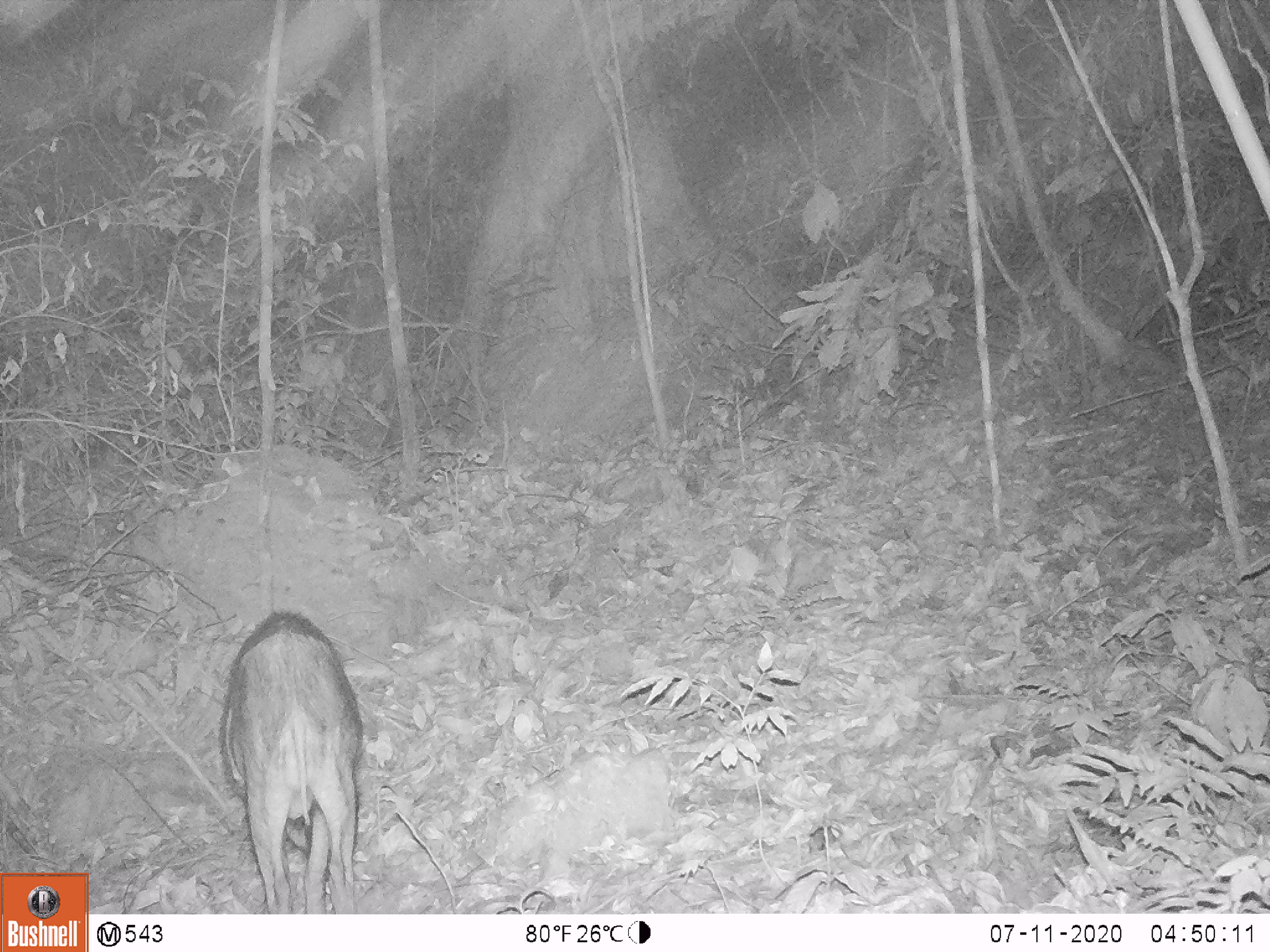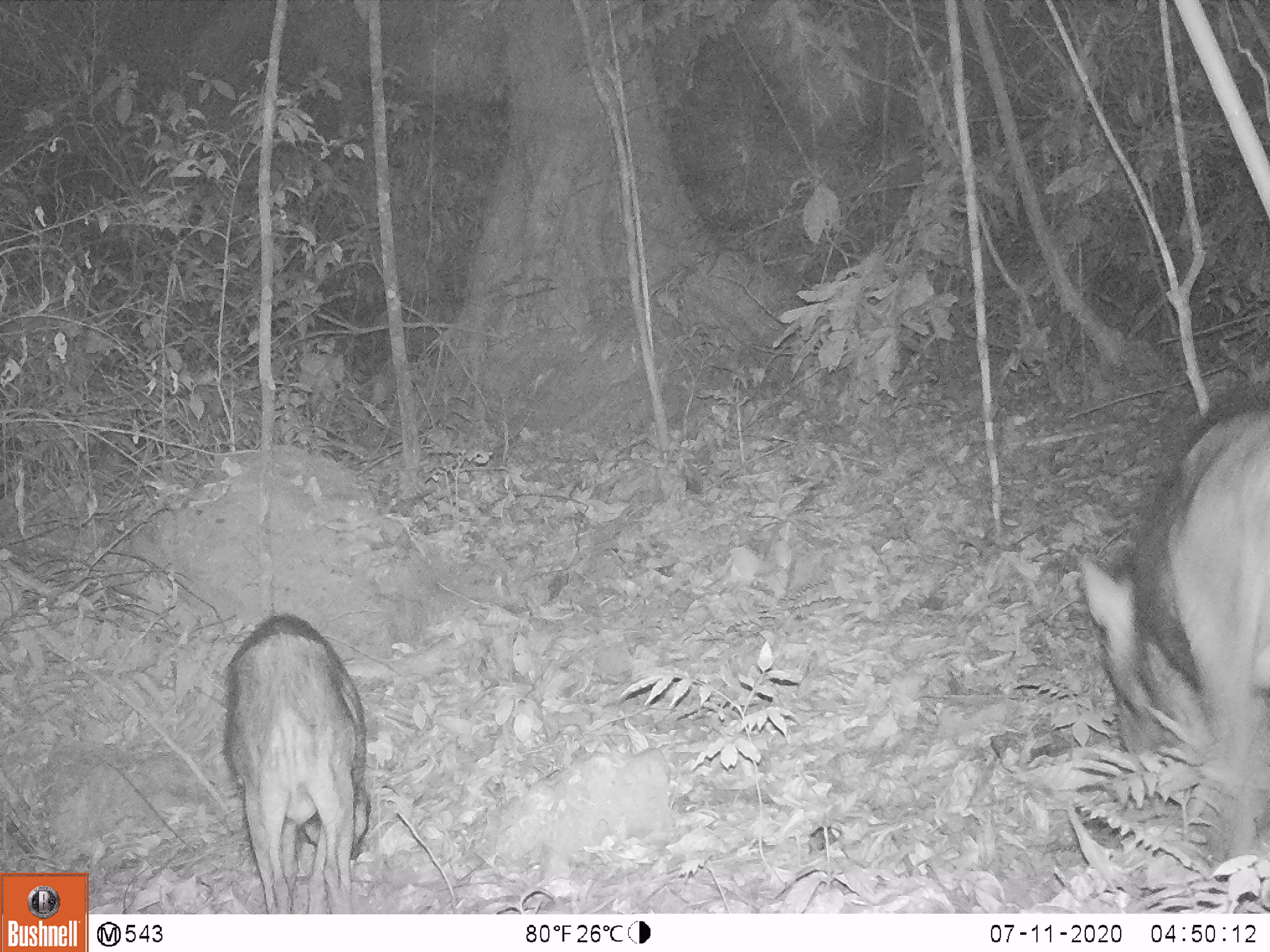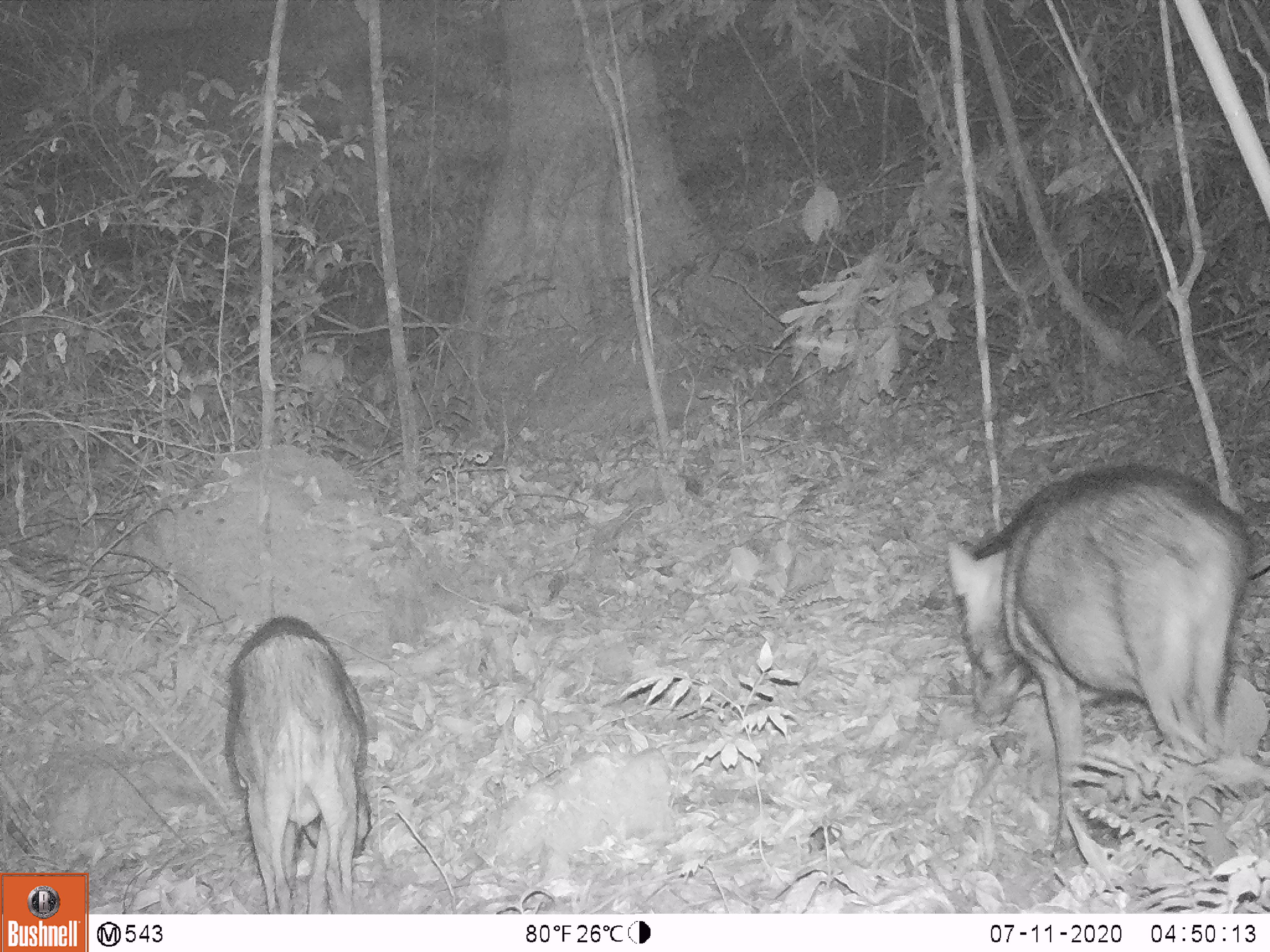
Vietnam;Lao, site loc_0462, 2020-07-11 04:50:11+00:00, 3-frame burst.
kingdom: Animalia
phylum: Chordata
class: Mammalia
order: Artiodactyla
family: Suidae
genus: Sus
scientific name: Sus scrofa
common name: eurasian wild pig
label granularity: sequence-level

TASK: Give again, exactly, every line from the one holding "scientific name: Sus scrofa" to the last line of the data.

PROBLEM SOLUTION:
scientific name: Sus scrofa
common name: eurasian wild pig
label granularity: sequence-level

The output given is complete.